_WHAT IS NEEDED_
Copy out the rows word for word, starting at the line that contains "How far does" and continuing through the last line of the rows, with both ends included.

(Spatial reasoning dataset excerpts)
^^^^^^^^
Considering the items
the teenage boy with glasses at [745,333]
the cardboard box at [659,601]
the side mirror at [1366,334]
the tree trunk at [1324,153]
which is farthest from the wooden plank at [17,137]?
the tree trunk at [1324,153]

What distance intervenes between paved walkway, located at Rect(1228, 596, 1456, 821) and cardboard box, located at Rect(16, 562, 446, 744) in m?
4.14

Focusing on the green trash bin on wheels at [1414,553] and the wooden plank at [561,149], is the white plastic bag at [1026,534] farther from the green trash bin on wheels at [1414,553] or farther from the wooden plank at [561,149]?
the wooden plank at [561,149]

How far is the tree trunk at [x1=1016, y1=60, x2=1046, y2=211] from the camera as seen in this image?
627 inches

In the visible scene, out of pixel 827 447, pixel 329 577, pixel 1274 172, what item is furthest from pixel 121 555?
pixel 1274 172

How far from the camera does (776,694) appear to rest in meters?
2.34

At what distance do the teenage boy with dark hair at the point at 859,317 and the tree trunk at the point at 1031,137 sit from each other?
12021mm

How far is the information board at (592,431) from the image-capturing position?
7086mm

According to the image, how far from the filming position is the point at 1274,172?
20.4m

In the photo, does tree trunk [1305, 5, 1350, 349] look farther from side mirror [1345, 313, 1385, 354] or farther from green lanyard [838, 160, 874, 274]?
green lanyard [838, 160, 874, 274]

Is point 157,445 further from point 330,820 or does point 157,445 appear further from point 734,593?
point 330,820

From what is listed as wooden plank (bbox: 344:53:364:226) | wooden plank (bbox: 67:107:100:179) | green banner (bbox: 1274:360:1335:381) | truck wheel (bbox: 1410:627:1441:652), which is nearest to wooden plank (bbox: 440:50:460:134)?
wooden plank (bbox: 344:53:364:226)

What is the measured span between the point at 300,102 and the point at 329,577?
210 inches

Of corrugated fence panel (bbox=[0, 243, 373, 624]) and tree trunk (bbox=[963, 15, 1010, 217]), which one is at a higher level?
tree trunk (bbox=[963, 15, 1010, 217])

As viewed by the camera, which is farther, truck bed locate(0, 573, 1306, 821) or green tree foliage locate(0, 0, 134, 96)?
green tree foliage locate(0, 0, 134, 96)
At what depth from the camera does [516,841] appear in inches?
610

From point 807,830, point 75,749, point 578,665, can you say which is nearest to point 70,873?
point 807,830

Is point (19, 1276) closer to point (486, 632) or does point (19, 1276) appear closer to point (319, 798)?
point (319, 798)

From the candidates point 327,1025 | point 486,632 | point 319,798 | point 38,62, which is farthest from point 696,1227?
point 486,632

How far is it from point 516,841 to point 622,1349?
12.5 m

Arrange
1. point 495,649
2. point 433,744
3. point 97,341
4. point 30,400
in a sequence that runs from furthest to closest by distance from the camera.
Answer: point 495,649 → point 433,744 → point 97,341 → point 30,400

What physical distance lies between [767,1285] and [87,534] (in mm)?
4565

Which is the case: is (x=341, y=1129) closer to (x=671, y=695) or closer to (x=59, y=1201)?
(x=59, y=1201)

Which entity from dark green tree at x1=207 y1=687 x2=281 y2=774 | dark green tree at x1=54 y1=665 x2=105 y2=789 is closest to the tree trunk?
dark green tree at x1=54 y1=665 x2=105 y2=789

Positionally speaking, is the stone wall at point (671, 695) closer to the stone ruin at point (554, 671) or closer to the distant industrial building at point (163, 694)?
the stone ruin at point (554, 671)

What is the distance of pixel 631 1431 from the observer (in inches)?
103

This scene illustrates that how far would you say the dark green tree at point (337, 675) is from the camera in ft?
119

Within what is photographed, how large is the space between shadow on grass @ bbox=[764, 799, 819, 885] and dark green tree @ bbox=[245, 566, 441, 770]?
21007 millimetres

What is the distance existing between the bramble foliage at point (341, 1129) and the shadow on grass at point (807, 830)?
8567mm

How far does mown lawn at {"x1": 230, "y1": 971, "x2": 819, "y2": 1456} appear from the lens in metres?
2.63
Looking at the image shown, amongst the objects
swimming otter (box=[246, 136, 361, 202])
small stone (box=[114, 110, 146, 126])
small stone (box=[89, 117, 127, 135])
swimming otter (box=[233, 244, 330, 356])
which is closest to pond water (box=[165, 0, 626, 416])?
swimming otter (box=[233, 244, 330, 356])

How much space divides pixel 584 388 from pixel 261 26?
^^^^^^^^
_FULL SOLUTION_
How far does mown lawn at {"x1": 230, "y1": 971, "x2": 819, "y2": 1456} appear from the lens in metres?
2.63
Looking at the image shown, amongst the objects
swimming otter (box=[246, 136, 361, 202])
small stone (box=[114, 110, 146, 126])
small stone (box=[89, 117, 127, 135])
swimming otter (box=[233, 244, 330, 356])
which is closest to pond water (box=[165, 0, 626, 416])?
swimming otter (box=[233, 244, 330, 356])

How much space divides pixel 584 388 from pixel 261 26?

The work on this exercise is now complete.